DESCRIZIONE ESERCIZIO | Trascrivi tutte le righe qui sotto in una lista JSON di stringhe, con una stringa per riga e senza le righe vuote.

MATERIALE DI PARTENZA |
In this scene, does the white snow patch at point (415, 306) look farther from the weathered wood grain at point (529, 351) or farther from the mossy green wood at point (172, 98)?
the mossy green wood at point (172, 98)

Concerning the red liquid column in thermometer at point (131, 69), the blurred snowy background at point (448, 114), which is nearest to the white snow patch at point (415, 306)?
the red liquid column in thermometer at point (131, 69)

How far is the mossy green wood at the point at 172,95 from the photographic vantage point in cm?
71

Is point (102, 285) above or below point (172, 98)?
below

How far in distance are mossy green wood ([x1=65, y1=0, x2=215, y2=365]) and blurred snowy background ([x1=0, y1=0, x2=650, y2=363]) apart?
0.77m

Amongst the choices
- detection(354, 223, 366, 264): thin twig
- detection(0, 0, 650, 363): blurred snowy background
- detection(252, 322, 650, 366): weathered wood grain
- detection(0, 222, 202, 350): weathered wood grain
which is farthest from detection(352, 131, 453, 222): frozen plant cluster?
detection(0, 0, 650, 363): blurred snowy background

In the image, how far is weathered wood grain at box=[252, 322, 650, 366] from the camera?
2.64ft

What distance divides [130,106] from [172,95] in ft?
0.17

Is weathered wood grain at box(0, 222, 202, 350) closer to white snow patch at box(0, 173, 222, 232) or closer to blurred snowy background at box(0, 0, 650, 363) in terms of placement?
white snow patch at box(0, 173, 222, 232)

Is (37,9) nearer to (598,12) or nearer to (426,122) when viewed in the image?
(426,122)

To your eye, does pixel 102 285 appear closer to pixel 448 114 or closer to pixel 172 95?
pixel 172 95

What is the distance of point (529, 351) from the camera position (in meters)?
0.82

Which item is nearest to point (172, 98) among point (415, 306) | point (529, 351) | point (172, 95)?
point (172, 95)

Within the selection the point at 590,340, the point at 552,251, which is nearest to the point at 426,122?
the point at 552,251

SOLUZIONE |
[
  "In this scene, does the white snow patch at point (415, 306) look farther from the weathered wood grain at point (529, 351) or farther from the mossy green wood at point (172, 98)?",
  "the mossy green wood at point (172, 98)",
  "Concerning the red liquid column in thermometer at point (131, 69), the blurred snowy background at point (448, 114), which is nearest to the white snow patch at point (415, 306)?",
  "the red liquid column in thermometer at point (131, 69)",
  "How far is the mossy green wood at the point at 172,95 from the photographic vantage point in cm?",
  "71",
  "Is point (102, 285) above or below point (172, 98)?",
  "below",
  "How far in distance are mossy green wood ([x1=65, y1=0, x2=215, y2=365]) and blurred snowy background ([x1=0, y1=0, x2=650, y2=363]) apart?",
  "0.77m",
  "Amongst the choices",
  "- detection(354, 223, 366, 264): thin twig",
  "- detection(0, 0, 650, 363): blurred snowy background",
  "- detection(252, 322, 650, 366): weathered wood grain",
  "- detection(0, 222, 202, 350): weathered wood grain",
  "which is farthest from detection(352, 131, 453, 222): frozen plant cluster?",
  "detection(0, 0, 650, 363): blurred snowy background",
  "In the image, how far is weathered wood grain at box=[252, 322, 650, 366] from the camera?",
  "2.64ft",
  "What distance divides [130,106] from [172,95] in ft?",
  "0.17",
  "Is weathered wood grain at box(0, 222, 202, 350) closer to white snow patch at box(0, 173, 222, 232) or closer to blurred snowy background at box(0, 0, 650, 363) in terms of placement?",
  "white snow patch at box(0, 173, 222, 232)",
  "Is (37,9) nearer to (598,12) or nearer to (426,122) when viewed in the image?",
  "(426,122)",
  "To your eye, does pixel 102 285 appear closer to pixel 448 114 or closer to pixel 172 95?",
  "pixel 172 95",
  "What is the distance of point (529, 351) from the camera position (in meters)?",
  "0.82",
  "Which item is nearest to point (172, 98) among point (415, 306) | point (529, 351) | point (172, 95)?",
  "point (172, 95)",
  "Within the selection the point at 590,340, the point at 552,251, which is nearest to the point at 426,122?",
  "the point at 552,251"
]